> _Исходный отрывок_:
★ ★ ★ ★
Моя дорожная записка

Увы! Сердце мое томится; слезы льются
обильно из глаз моих; и я стенаю с отчаяния,
не видя впереди себя ничего, кроме мрака.

Вертер, письмо тридцать второе.
Предисловие

   Моя дорожная записка мне нравится, может быть, для того, что моя, и что я могу смотреться в нее, как будто бы в зеркало.
   <...> Может статься есть люди, которым минута уединения несносна! Что принадлежит до меня, мне приятно быть с самим собою. Я даю волю моему воображению; оно переносит меня от сцены к сцене, изображает живо в моей памяти прошедшие годы моей жизни, представляет мне отсутствующих любезных, и в то время, как нахожусь я с ними в разлуке, его обольщение дает мне вкушать приятность свидания!
   Милая [19]! Сколь часто воображение, льстя сильнейшей привязанности души моей, являет мне тебя!<...> Вертер! Я не удивляюсь, что конторщик отца твоей Шарлоты <так! - Ю. Л.> мог говорить с восторгом об времени, которое провел он на цепи в безумном доме. Он не чувствовал, что он лишен свободы: пружины его воображения были натянуты, страсть занимала всю его способность мыслить, дни, недели, месяцы протекали для него в мечтаниях.
★ ★ ★ ★
> _Предоставленные записи_:

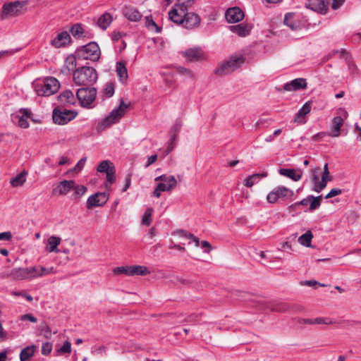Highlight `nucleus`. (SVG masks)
Instances as JSON below:
<instances>
[{"mask_svg":"<svg viewBox=\"0 0 361 361\" xmlns=\"http://www.w3.org/2000/svg\"><path fill=\"white\" fill-rule=\"evenodd\" d=\"M128 106V104L125 103L123 99H121L119 106L113 109L107 116L97 124V130L98 131H102L112 124L118 122L126 114Z\"/></svg>","mask_w":361,"mask_h":361,"instance_id":"nucleus-3","label":"nucleus"},{"mask_svg":"<svg viewBox=\"0 0 361 361\" xmlns=\"http://www.w3.org/2000/svg\"><path fill=\"white\" fill-rule=\"evenodd\" d=\"M313 238V234L310 231H307L305 233L302 234L298 238V242L302 245L305 247H311V242Z\"/></svg>","mask_w":361,"mask_h":361,"instance_id":"nucleus-40","label":"nucleus"},{"mask_svg":"<svg viewBox=\"0 0 361 361\" xmlns=\"http://www.w3.org/2000/svg\"><path fill=\"white\" fill-rule=\"evenodd\" d=\"M343 118L341 116H336L333 118L331 126V132L329 133V135L331 137H338L341 134V128L343 124Z\"/></svg>","mask_w":361,"mask_h":361,"instance_id":"nucleus-22","label":"nucleus"},{"mask_svg":"<svg viewBox=\"0 0 361 361\" xmlns=\"http://www.w3.org/2000/svg\"><path fill=\"white\" fill-rule=\"evenodd\" d=\"M75 188V181L73 180H63L59 182L53 190V193L57 195H66Z\"/></svg>","mask_w":361,"mask_h":361,"instance_id":"nucleus-14","label":"nucleus"},{"mask_svg":"<svg viewBox=\"0 0 361 361\" xmlns=\"http://www.w3.org/2000/svg\"><path fill=\"white\" fill-rule=\"evenodd\" d=\"M245 62V58L242 54H235L224 61L216 70L219 75L229 74L241 66Z\"/></svg>","mask_w":361,"mask_h":361,"instance_id":"nucleus-5","label":"nucleus"},{"mask_svg":"<svg viewBox=\"0 0 361 361\" xmlns=\"http://www.w3.org/2000/svg\"><path fill=\"white\" fill-rule=\"evenodd\" d=\"M75 55L78 59L81 60L95 61L100 58L101 51L98 44L94 42H92L78 48Z\"/></svg>","mask_w":361,"mask_h":361,"instance_id":"nucleus-4","label":"nucleus"},{"mask_svg":"<svg viewBox=\"0 0 361 361\" xmlns=\"http://www.w3.org/2000/svg\"><path fill=\"white\" fill-rule=\"evenodd\" d=\"M145 25L148 29L154 30L157 33L161 31V28L156 24L150 16L145 17Z\"/></svg>","mask_w":361,"mask_h":361,"instance_id":"nucleus-45","label":"nucleus"},{"mask_svg":"<svg viewBox=\"0 0 361 361\" xmlns=\"http://www.w3.org/2000/svg\"><path fill=\"white\" fill-rule=\"evenodd\" d=\"M71 32L73 37L80 38L83 34V28L80 25L75 24L72 26Z\"/></svg>","mask_w":361,"mask_h":361,"instance_id":"nucleus-50","label":"nucleus"},{"mask_svg":"<svg viewBox=\"0 0 361 361\" xmlns=\"http://www.w3.org/2000/svg\"><path fill=\"white\" fill-rule=\"evenodd\" d=\"M177 71L179 74H180L182 75H185V76H188L190 78L193 77V73L191 72V71H190L189 69H187L185 68L178 67L177 68Z\"/></svg>","mask_w":361,"mask_h":361,"instance_id":"nucleus-60","label":"nucleus"},{"mask_svg":"<svg viewBox=\"0 0 361 361\" xmlns=\"http://www.w3.org/2000/svg\"><path fill=\"white\" fill-rule=\"evenodd\" d=\"M225 17L226 20L230 23H235L240 22L244 18L243 11L238 7H233L228 8L226 13Z\"/></svg>","mask_w":361,"mask_h":361,"instance_id":"nucleus-15","label":"nucleus"},{"mask_svg":"<svg viewBox=\"0 0 361 361\" xmlns=\"http://www.w3.org/2000/svg\"><path fill=\"white\" fill-rule=\"evenodd\" d=\"M307 87V82L304 78H296L287 82L283 85V89L286 91L291 92L299 90L305 89Z\"/></svg>","mask_w":361,"mask_h":361,"instance_id":"nucleus-18","label":"nucleus"},{"mask_svg":"<svg viewBox=\"0 0 361 361\" xmlns=\"http://www.w3.org/2000/svg\"><path fill=\"white\" fill-rule=\"evenodd\" d=\"M97 95L95 88H80L76 92V97L80 102L81 105L85 107H90L94 101Z\"/></svg>","mask_w":361,"mask_h":361,"instance_id":"nucleus-8","label":"nucleus"},{"mask_svg":"<svg viewBox=\"0 0 361 361\" xmlns=\"http://www.w3.org/2000/svg\"><path fill=\"white\" fill-rule=\"evenodd\" d=\"M289 310H293L295 312H303L305 311V307L300 305L293 304L290 305Z\"/></svg>","mask_w":361,"mask_h":361,"instance_id":"nucleus-64","label":"nucleus"},{"mask_svg":"<svg viewBox=\"0 0 361 361\" xmlns=\"http://www.w3.org/2000/svg\"><path fill=\"white\" fill-rule=\"evenodd\" d=\"M116 73L122 82L126 81L128 78V71L124 62L120 61L116 63Z\"/></svg>","mask_w":361,"mask_h":361,"instance_id":"nucleus-35","label":"nucleus"},{"mask_svg":"<svg viewBox=\"0 0 361 361\" xmlns=\"http://www.w3.org/2000/svg\"><path fill=\"white\" fill-rule=\"evenodd\" d=\"M36 94L40 97H49L56 93L60 87L59 82L53 77L37 79L33 82Z\"/></svg>","mask_w":361,"mask_h":361,"instance_id":"nucleus-1","label":"nucleus"},{"mask_svg":"<svg viewBox=\"0 0 361 361\" xmlns=\"http://www.w3.org/2000/svg\"><path fill=\"white\" fill-rule=\"evenodd\" d=\"M74 192L73 194V197L74 199L80 198L86 192L87 188L84 185H76L75 183V188H73Z\"/></svg>","mask_w":361,"mask_h":361,"instance_id":"nucleus-44","label":"nucleus"},{"mask_svg":"<svg viewBox=\"0 0 361 361\" xmlns=\"http://www.w3.org/2000/svg\"><path fill=\"white\" fill-rule=\"evenodd\" d=\"M12 295H16V296H22V298H25L29 302H32L33 300L32 297L30 295L26 294L24 292L13 291L12 293Z\"/></svg>","mask_w":361,"mask_h":361,"instance_id":"nucleus-62","label":"nucleus"},{"mask_svg":"<svg viewBox=\"0 0 361 361\" xmlns=\"http://www.w3.org/2000/svg\"><path fill=\"white\" fill-rule=\"evenodd\" d=\"M294 195L292 190L285 186H278L273 189L267 196V200L269 203H275L279 198L291 199Z\"/></svg>","mask_w":361,"mask_h":361,"instance_id":"nucleus-7","label":"nucleus"},{"mask_svg":"<svg viewBox=\"0 0 361 361\" xmlns=\"http://www.w3.org/2000/svg\"><path fill=\"white\" fill-rule=\"evenodd\" d=\"M71 37L68 32L64 31L59 33L56 37L51 40V44L56 48H60L69 44Z\"/></svg>","mask_w":361,"mask_h":361,"instance_id":"nucleus-19","label":"nucleus"},{"mask_svg":"<svg viewBox=\"0 0 361 361\" xmlns=\"http://www.w3.org/2000/svg\"><path fill=\"white\" fill-rule=\"evenodd\" d=\"M86 162V158L85 157H83L82 159H80L78 162L76 164V165L75 166L74 168H73L72 169H71L68 172H79L82 170V169L83 168Z\"/></svg>","mask_w":361,"mask_h":361,"instance_id":"nucleus-57","label":"nucleus"},{"mask_svg":"<svg viewBox=\"0 0 361 361\" xmlns=\"http://www.w3.org/2000/svg\"><path fill=\"white\" fill-rule=\"evenodd\" d=\"M179 54L188 62L199 61L203 57V50L201 47H194L181 51Z\"/></svg>","mask_w":361,"mask_h":361,"instance_id":"nucleus-11","label":"nucleus"},{"mask_svg":"<svg viewBox=\"0 0 361 361\" xmlns=\"http://www.w3.org/2000/svg\"><path fill=\"white\" fill-rule=\"evenodd\" d=\"M152 213V208L149 207L147 209L142 219V224L143 225L149 226L151 224Z\"/></svg>","mask_w":361,"mask_h":361,"instance_id":"nucleus-47","label":"nucleus"},{"mask_svg":"<svg viewBox=\"0 0 361 361\" xmlns=\"http://www.w3.org/2000/svg\"><path fill=\"white\" fill-rule=\"evenodd\" d=\"M321 169L320 167H316L314 169H312L310 171L311 173V181L312 183V188L313 191L317 192H320L324 190V188H320L319 185L321 184V180H319Z\"/></svg>","mask_w":361,"mask_h":361,"instance_id":"nucleus-21","label":"nucleus"},{"mask_svg":"<svg viewBox=\"0 0 361 361\" xmlns=\"http://www.w3.org/2000/svg\"><path fill=\"white\" fill-rule=\"evenodd\" d=\"M59 102L63 105H71L75 102L74 94L71 90H65L61 92L59 97Z\"/></svg>","mask_w":361,"mask_h":361,"instance_id":"nucleus-26","label":"nucleus"},{"mask_svg":"<svg viewBox=\"0 0 361 361\" xmlns=\"http://www.w3.org/2000/svg\"><path fill=\"white\" fill-rule=\"evenodd\" d=\"M290 307V304L287 303H279L276 305L274 307H272L273 311L276 312H286L288 311Z\"/></svg>","mask_w":361,"mask_h":361,"instance_id":"nucleus-54","label":"nucleus"},{"mask_svg":"<svg viewBox=\"0 0 361 361\" xmlns=\"http://www.w3.org/2000/svg\"><path fill=\"white\" fill-rule=\"evenodd\" d=\"M104 92L107 97H111L114 94V85L112 82H107L105 85Z\"/></svg>","mask_w":361,"mask_h":361,"instance_id":"nucleus-53","label":"nucleus"},{"mask_svg":"<svg viewBox=\"0 0 361 361\" xmlns=\"http://www.w3.org/2000/svg\"><path fill=\"white\" fill-rule=\"evenodd\" d=\"M114 167V164L109 160L102 161L97 166V171L100 173H107L111 169Z\"/></svg>","mask_w":361,"mask_h":361,"instance_id":"nucleus-43","label":"nucleus"},{"mask_svg":"<svg viewBox=\"0 0 361 361\" xmlns=\"http://www.w3.org/2000/svg\"><path fill=\"white\" fill-rule=\"evenodd\" d=\"M329 2V5L331 4V7L334 10L340 8L345 2V0H326Z\"/></svg>","mask_w":361,"mask_h":361,"instance_id":"nucleus-56","label":"nucleus"},{"mask_svg":"<svg viewBox=\"0 0 361 361\" xmlns=\"http://www.w3.org/2000/svg\"><path fill=\"white\" fill-rule=\"evenodd\" d=\"M61 238L59 236L51 235L47 241L45 249L49 252H59L58 246L61 244Z\"/></svg>","mask_w":361,"mask_h":361,"instance_id":"nucleus-25","label":"nucleus"},{"mask_svg":"<svg viewBox=\"0 0 361 361\" xmlns=\"http://www.w3.org/2000/svg\"><path fill=\"white\" fill-rule=\"evenodd\" d=\"M52 350V344L49 342L43 343L42 346V353L44 355H48L51 353Z\"/></svg>","mask_w":361,"mask_h":361,"instance_id":"nucleus-58","label":"nucleus"},{"mask_svg":"<svg viewBox=\"0 0 361 361\" xmlns=\"http://www.w3.org/2000/svg\"><path fill=\"white\" fill-rule=\"evenodd\" d=\"M167 181L169 182V184L167 187H166V185L164 184V183H158V185H157V188H155V190L153 192V195L154 197H159L161 192L171 191L173 190V186L174 185L173 179L171 178V180L169 179Z\"/></svg>","mask_w":361,"mask_h":361,"instance_id":"nucleus-32","label":"nucleus"},{"mask_svg":"<svg viewBox=\"0 0 361 361\" xmlns=\"http://www.w3.org/2000/svg\"><path fill=\"white\" fill-rule=\"evenodd\" d=\"M284 23L292 30H297L300 27V23L295 20V15L291 13L285 16Z\"/></svg>","mask_w":361,"mask_h":361,"instance_id":"nucleus-33","label":"nucleus"},{"mask_svg":"<svg viewBox=\"0 0 361 361\" xmlns=\"http://www.w3.org/2000/svg\"><path fill=\"white\" fill-rule=\"evenodd\" d=\"M29 270L30 279L56 273V269L53 267L47 268L42 266H35L29 267Z\"/></svg>","mask_w":361,"mask_h":361,"instance_id":"nucleus-13","label":"nucleus"},{"mask_svg":"<svg viewBox=\"0 0 361 361\" xmlns=\"http://www.w3.org/2000/svg\"><path fill=\"white\" fill-rule=\"evenodd\" d=\"M130 276H146L150 272L147 267L141 265L130 266Z\"/></svg>","mask_w":361,"mask_h":361,"instance_id":"nucleus-34","label":"nucleus"},{"mask_svg":"<svg viewBox=\"0 0 361 361\" xmlns=\"http://www.w3.org/2000/svg\"><path fill=\"white\" fill-rule=\"evenodd\" d=\"M342 193V190L338 188H333L331 189L329 192L325 196L326 199H329L331 197H334L336 195H339Z\"/></svg>","mask_w":361,"mask_h":361,"instance_id":"nucleus-61","label":"nucleus"},{"mask_svg":"<svg viewBox=\"0 0 361 361\" xmlns=\"http://www.w3.org/2000/svg\"><path fill=\"white\" fill-rule=\"evenodd\" d=\"M332 180V176L330 173H322V178H321V184L319 186L320 188H325L326 187L327 183Z\"/></svg>","mask_w":361,"mask_h":361,"instance_id":"nucleus-52","label":"nucleus"},{"mask_svg":"<svg viewBox=\"0 0 361 361\" xmlns=\"http://www.w3.org/2000/svg\"><path fill=\"white\" fill-rule=\"evenodd\" d=\"M23 6L24 4L18 1L4 4L1 11V18L5 19L22 14Z\"/></svg>","mask_w":361,"mask_h":361,"instance_id":"nucleus-6","label":"nucleus"},{"mask_svg":"<svg viewBox=\"0 0 361 361\" xmlns=\"http://www.w3.org/2000/svg\"><path fill=\"white\" fill-rule=\"evenodd\" d=\"M108 201V196L105 192H97L90 195L87 200V208L92 209L96 207H102Z\"/></svg>","mask_w":361,"mask_h":361,"instance_id":"nucleus-12","label":"nucleus"},{"mask_svg":"<svg viewBox=\"0 0 361 361\" xmlns=\"http://www.w3.org/2000/svg\"><path fill=\"white\" fill-rule=\"evenodd\" d=\"M111 21V16L109 13H106L99 18L97 25L102 30H106L109 26Z\"/></svg>","mask_w":361,"mask_h":361,"instance_id":"nucleus-38","label":"nucleus"},{"mask_svg":"<svg viewBox=\"0 0 361 361\" xmlns=\"http://www.w3.org/2000/svg\"><path fill=\"white\" fill-rule=\"evenodd\" d=\"M20 319L23 321L27 320L32 323H36L37 322V319L30 314H25L22 315Z\"/></svg>","mask_w":361,"mask_h":361,"instance_id":"nucleus-63","label":"nucleus"},{"mask_svg":"<svg viewBox=\"0 0 361 361\" xmlns=\"http://www.w3.org/2000/svg\"><path fill=\"white\" fill-rule=\"evenodd\" d=\"M311 201V197H310V195H309L308 197H307L306 198H304L303 200H302L300 202H297L295 203H294L293 204L290 205L288 208L289 209H296L298 206L300 205H307Z\"/></svg>","mask_w":361,"mask_h":361,"instance_id":"nucleus-55","label":"nucleus"},{"mask_svg":"<svg viewBox=\"0 0 361 361\" xmlns=\"http://www.w3.org/2000/svg\"><path fill=\"white\" fill-rule=\"evenodd\" d=\"M28 173L27 171L23 170L20 173L17 174L15 177L11 178L10 184L13 188L22 186L26 181Z\"/></svg>","mask_w":361,"mask_h":361,"instance_id":"nucleus-29","label":"nucleus"},{"mask_svg":"<svg viewBox=\"0 0 361 361\" xmlns=\"http://www.w3.org/2000/svg\"><path fill=\"white\" fill-rule=\"evenodd\" d=\"M187 12L186 7L176 4L169 11V18L174 23L182 25L184 23Z\"/></svg>","mask_w":361,"mask_h":361,"instance_id":"nucleus-10","label":"nucleus"},{"mask_svg":"<svg viewBox=\"0 0 361 361\" xmlns=\"http://www.w3.org/2000/svg\"><path fill=\"white\" fill-rule=\"evenodd\" d=\"M126 18L130 21L137 22L142 18V14L133 7H127L123 11Z\"/></svg>","mask_w":361,"mask_h":361,"instance_id":"nucleus-28","label":"nucleus"},{"mask_svg":"<svg viewBox=\"0 0 361 361\" xmlns=\"http://www.w3.org/2000/svg\"><path fill=\"white\" fill-rule=\"evenodd\" d=\"M279 173L280 175L283 176L285 177L289 178L293 181H299L303 175V171L302 169H280L279 170Z\"/></svg>","mask_w":361,"mask_h":361,"instance_id":"nucleus-17","label":"nucleus"},{"mask_svg":"<svg viewBox=\"0 0 361 361\" xmlns=\"http://www.w3.org/2000/svg\"><path fill=\"white\" fill-rule=\"evenodd\" d=\"M76 115L77 113L73 111L55 109L53 111L52 119L56 124L65 125L73 120Z\"/></svg>","mask_w":361,"mask_h":361,"instance_id":"nucleus-9","label":"nucleus"},{"mask_svg":"<svg viewBox=\"0 0 361 361\" xmlns=\"http://www.w3.org/2000/svg\"><path fill=\"white\" fill-rule=\"evenodd\" d=\"M20 111L23 113V116H18V125L20 128H27L29 127L27 118L30 117V112L27 109H22Z\"/></svg>","mask_w":361,"mask_h":361,"instance_id":"nucleus-39","label":"nucleus"},{"mask_svg":"<svg viewBox=\"0 0 361 361\" xmlns=\"http://www.w3.org/2000/svg\"><path fill=\"white\" fill-rule=\"evenodd\" d=\"M267 176V173L252 174L244 180V185L247 188H250L255 185L260 178H264Z\"/></svg>","mask_w":361,"mask_h":361,"instance_id":"nucleus-36","label":"nucleus"},{"mask_svg":"<svg viewBox=\"0 0 361 361\" xmlns=\"http://www.w3.org/2000/svg\"><path fill=\"white\" fill-rule=\"evenodd\" d=\"M130 266L118 267L114 269L113 272L116 275L124 274L130 276Z\"/></svg>","mask_w":361,"mask_h":361,"instance_id":"nucleus-51","label":"nucleus"},{"mask_svg":"<svg viewBox=\"0 0 361 361\" xmlns=\"http://www.w3.org/2000/svg\"><path fill=\"white\" fill-rule=\"evenodd\" d=\"M312 109V104L310 102H307L298 111V114H296L294 122L297 123L298 124H302L305 123V117L306 115H307Z\"/></svg>","mask_w":361,"mask_h":361,"instance_id":"nucleus-20","label":"nucleus"},{"mask_svg":"<svg viewBox=\"0 0 361 361\" xmlns=\"http://www.w3.org/2000/svg\"><path fill=\"white\" fill-rule=\"evenodd\" d=\"M76 68V59L73 56H69L66 58L65 61L64 66L63 67V71L66 72V73H70L71 71H75Z\"/></svg>","mask_w":361,"mask_h":361,"instance_id":"nucleus-37","label":"nucleus"},{"mask_svg":"<svg viewBox=\"0 0 361 361\" xmlns=\"http://www.w3.org/2000/svg\"><path fill=\"white\" fill-rule=\"evenodd\" d=\"M307 7L321 14H326L329 8L326 0H310Z\"/></svg>","mask_w":361,"mask_h":361,"instance_id":"nucleus-16","label":"nucleus"},{"mask_svg":"<svg viewBox=\"0 0 361 361\" xmlns=\"http://www.w3.org/2000/svg\"><path fill=\"white\" fill-rule=\"evenodd\" d=\"M171 178H173L174 180V185L173 186V189L176 188V186L177 185L176 179L173 176L161 175L160 176L155 178L154 180L156 182L160 181V183H164V184L166 185V187H167L169 184V182H168L167 180H169V179L171 180Z\"/></svg>","mask_w":361,"mask_h":361,"instance_id":"nucleus-46","label":"nucleus"},{"mask_svg":"<svg viewBox=\"0 0 361 361\" xmlns=\"http://www.w3.org/2000/svg\"><path fill=\"white\" fill-rule=\"evenodd\" d=\"M71 351V343L68 341H66L63 345L56 350L57 355H63L70 353Z\"/></svg>","mask_w":361,"mask_h":361,"instance_id":"nucleus-49","label":"nucleus"},{"mask_svg":"<svg viewBox=\"0 0 361 361\" xmlns=\"http://www.w3.org/2000/svg\"><path fill=\"white\" fill-rule=\"evenodd\" d=\"M115 173L116 169L115 167H111V169L106 173V180L110 183H113L115 180Z\"/></svg>","mask_w":361,"mask_h":361,"instance_id":"nucleus-59","label":"nucleus"},{"mask_svg":"<svg viewBox=\"0 0 361 361\" xmlns=\"http://www.w3.org/2000/svg\"><path fill=\"white\" fill-rule=\"evenodd\" d=\"M200 20V18L197 14L187 12L183 25L186 28L192 29L199 25Z\"/></svg>","mask_w":361,"mask_h":361,"instance_id":"nucleus-24","label":"nucleus"},{"mask_svg":"<svg viewBox=\"0 0 361 361\" xmlns=\"http://www.w3.org/2000/svg\"><path fill=\"white\" fill-rule=\"evenodd\" d=\"M37 350V346L31 345L23 348L20 353V361H30Z\"/></svg>","mask_w":361,"mask_h":361,"instance_id":"nucleus-31","label":"nucleus"},{"mask_svg":"<svg viewBox=\"0 0 361 361\" xmlns=\"http://www.w3.org/2000/svg\"><path fill=\"white\" fill-rule=\"evenodd\" d=\"M251 26L247 24H239L230 26V30L240 37H245L250 33Z\"/></svg>","mask_w":361,"mask_h":361,"instance_id":"nucleus-30","label":"nucleus"},{"mask_svg":"<svg viewBox=\"0 0 361 361\" xmlns=\"http://www.w3.org/2000/svg\"><path fill=\"white\" fill-rule=\"evenodd\" d=\"M11 275L14 280L30 279L29 267L13 269Z\"/></svg>","mask_w":361,"mask_h":361,"instance_id":"nucleus-27","label":"nucleus"},{"mask_svg":"<svg viewBox=\"0 0 361 361\" xmlns=\"http://www.w3.org/2000/svg\"><path fill=\"white\" fill-rule=\"evenodd\" d=\"M39 331V335L45 337L46 338H49L53 335H56L57 333L56 331H52L46 323H42L40 324Z\"/></svg>","mask_w":361,"mask_h":361,"instance_id":"nucleus-41","label":"nucleus"},{"mask_svg":"<svg viewBox=\"0 0 361 361\" xmlns=\"http://www.w3.org/2000/svg\"><path fill=\"white\" fill-rule=\"evenodd\" d=\"M73 78L75 85L90 86L97 81V74L92 67L83 66L74 71Z\"/></svg>","mask_w":361,"mask_h":361,"instance_id":"nucleus-2","label":"nucleus"},{"mask_svg":"<svg viewBox=\"0 0 361 361\" xmlns=\"http://www.w3.org/2000/svg\"><path fill=\"white\" fill-rule=\"evenodd\" d=\"M314 325H331L336 324V321L330 317H315L314 318Z\"/></svg>","mask_w":361,"mask_h":361,"instance_id":"nucleus-42","label":"nucleus"},{"mask_svg":"<svg viewBox=\"0 0 361 361\" xmlns=\"http://www.w3.org/2000/svg\"><path fill=\"white\" fill-rule=\"evenodd\" d=\"M310 197H311V201H310V210L314 211L320 207L321 201L322 200V196L319 195L318 197H314L313 195H310Z\"/></svg>","mask_w":361,"mask_h":361,"instance_id":"nucleus-48","label":"nucleus"},{"mask_svg":"<svg viewBox=\"0 0 361 361\" xmlns=\"http://www.w3.org/2000/svg\"><path fill=\"white\" fill-rule=\"evenodd\" d=\"M176 235H178L180 238L183 239V242L181 244L185 245L186 243L190 244L192 243H195V247H199L200 240L194 236L192 234L187 233L183 230H178L176 232Z\"/></svg>","mask_w":361,"mask_h":361,"instance_id":"nucleus-23","label":"nucleus"}]
</instances>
★ ★ ★ ★
> _Список заданий_:
1. Где, согласно отрывку, провел время конторщик отца Шарлоты?
2. Пожалуйста, перепишите часть отрывка от слов «<...> Может статься» до слов «него в мечтаниях.» включительно, заменив «в безумном доме» на «в сумасшедшем доме».

> _Список ответов_:
1. На цепи в безумном доме.

2.
<...> Может статься есть люди, которым минута уединения несносна! Что принадлежит до меня, мне приятно быть с самим собою. Я даю волю моему воображению; оно переносит меня от сцены к сцене, изображает живо в моей памяти прошедшие годы моей жизни, представляет мне отсутствующих любезных, и в то время, как нахожусь я с ними в разлуке, его обольщение дает мне вкушать приятность свидания!
   Милая [19]! Сколь часто воображение, льстя сильнейшей привязанности души моей, являет мне тебя!<...> Вертер! Я не удивляюсь, что конторщик отца твоей Шарлоты <так! - Ю. Л.> мог говорить с восторгом об времени, которое провел он на цепи в сумасшедшем доме. Он не чувствовал, что он лишен свободы: пружины его воображения были натянуты, страсть занимала всю его способность мыслить, дни, недели, месяцы протекали для него в мечтаниях.